Se sono segreti siamo in un altro campo, in cui le violazioni sono gravi, perché possono ostacolare le indagini. La sanzione per la loro pubblicazione, però, è uguale a quella prevista per il giornalista che pubblica, in modo irregolare, atti non più riservati, e francamente non è dissuasiva. Si può, infatti, oblare (estinguere la contravvenzione, ndr) pagando circa 125 euro. Ma se si risale al pubblico ufficiale infedele che ha consegnato l’atto segreto, è prevista per entrambi la reclusione fino a tre anni per concorso nel reato.

La riforma Gratteri prevede il reato di “pubblicazione arbitraria delle intercettazioni”. Ovvero, se sono ritenute diffamatorie e non “manifestamente rilevante ai fini della prova” sono previste multe per i giornalisti che vanno da 2 a 10 mila euro o il carcere da 2 a 6 anni.
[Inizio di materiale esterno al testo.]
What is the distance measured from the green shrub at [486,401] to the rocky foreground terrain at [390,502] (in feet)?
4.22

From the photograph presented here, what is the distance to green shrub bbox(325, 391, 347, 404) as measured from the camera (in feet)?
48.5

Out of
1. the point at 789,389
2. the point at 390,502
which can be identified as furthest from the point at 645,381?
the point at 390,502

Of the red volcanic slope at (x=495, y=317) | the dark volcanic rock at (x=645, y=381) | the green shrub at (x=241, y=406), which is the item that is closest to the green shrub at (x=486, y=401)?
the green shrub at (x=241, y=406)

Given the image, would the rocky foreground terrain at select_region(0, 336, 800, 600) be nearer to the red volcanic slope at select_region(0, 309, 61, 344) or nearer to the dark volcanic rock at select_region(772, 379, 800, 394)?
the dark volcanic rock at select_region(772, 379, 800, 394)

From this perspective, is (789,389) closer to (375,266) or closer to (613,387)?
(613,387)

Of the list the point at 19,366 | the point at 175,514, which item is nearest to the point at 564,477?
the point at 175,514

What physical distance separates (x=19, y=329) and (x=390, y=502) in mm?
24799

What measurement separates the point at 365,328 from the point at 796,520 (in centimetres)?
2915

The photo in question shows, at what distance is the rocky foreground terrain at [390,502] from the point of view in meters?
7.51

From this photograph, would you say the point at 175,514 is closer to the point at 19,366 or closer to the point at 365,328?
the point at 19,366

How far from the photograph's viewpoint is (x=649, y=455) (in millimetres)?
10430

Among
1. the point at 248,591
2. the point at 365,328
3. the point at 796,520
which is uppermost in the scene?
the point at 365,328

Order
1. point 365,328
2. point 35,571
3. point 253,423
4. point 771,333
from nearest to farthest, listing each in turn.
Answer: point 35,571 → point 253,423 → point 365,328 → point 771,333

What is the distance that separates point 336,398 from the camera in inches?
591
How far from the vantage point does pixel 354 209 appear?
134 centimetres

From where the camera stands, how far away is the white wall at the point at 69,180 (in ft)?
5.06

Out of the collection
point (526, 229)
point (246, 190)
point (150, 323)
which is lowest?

Cosa ne pensa?

In un momento in cui l’Europa ci chiede di eliminare il carcere per chi fa informazione la scelta non mi pare delle migliori.

Anche perché non tutto ciò che non è penale deve essere taciuto…

Se il giornalista ritiene che alcune conversazioni, pure non penalmente rilevanti, siano interessanti per l’opinione pubblica, deve poterle divulgare senza temere alcuna condanna. Il diritto di cronaca e il rilievo per l’indagine non sempre coincidono.

C’è anche un problema di utilizzo investigativo delle intercettazioni. Un magistrato, Carlo Nordio, vorrebbe eliminarle per le indagini che devono accertare un reato già commesso, come il pagamento di una mazzetta. Si parla anche di un filtro ancora prima che scatti un’ordinanza di perquisizione o cautelare. È d’accordo?

Sono ipotesi da valutare solo se diventano disegni di legge. Penso che se ciascuno lavorasse rispettando le regole, i rischi di abuso si ridurrebbero e di molto. Certo, pubblici ministeri e giudici dovrebbero evitare di usare conversazioni irrilevanti o che possano apparire tali, inserendole nei provvedimenti che diventano immediatamente pubblici. Ma sottoporli al rischio che una valutazione sbagliata li esponga a denunce e condanne non è la strada migliore. Le intercettazioni, secondo l’opinione prevalente, sono uno strumento troppo importante per eliminarle o ridurne drasticamente l’uso e anche per intimorire chi se ne avvale. Escluderei lo strumento penale e amplierei quello disciplinare anche per i giornalisti.

La legge attuale concilia il diritto di cronaca con il diritto alla privacy?

Se badiamo agli effetti non del tutto, perché ci sono eccessi. Ma se tutti rispettassero le regole il bilanciamento, così com’è, sarebbe accettabile. Mi spiego: se il giornalista si attenesse sempre alle norme deontologiche sulla privacy sarebbe inattaccabile.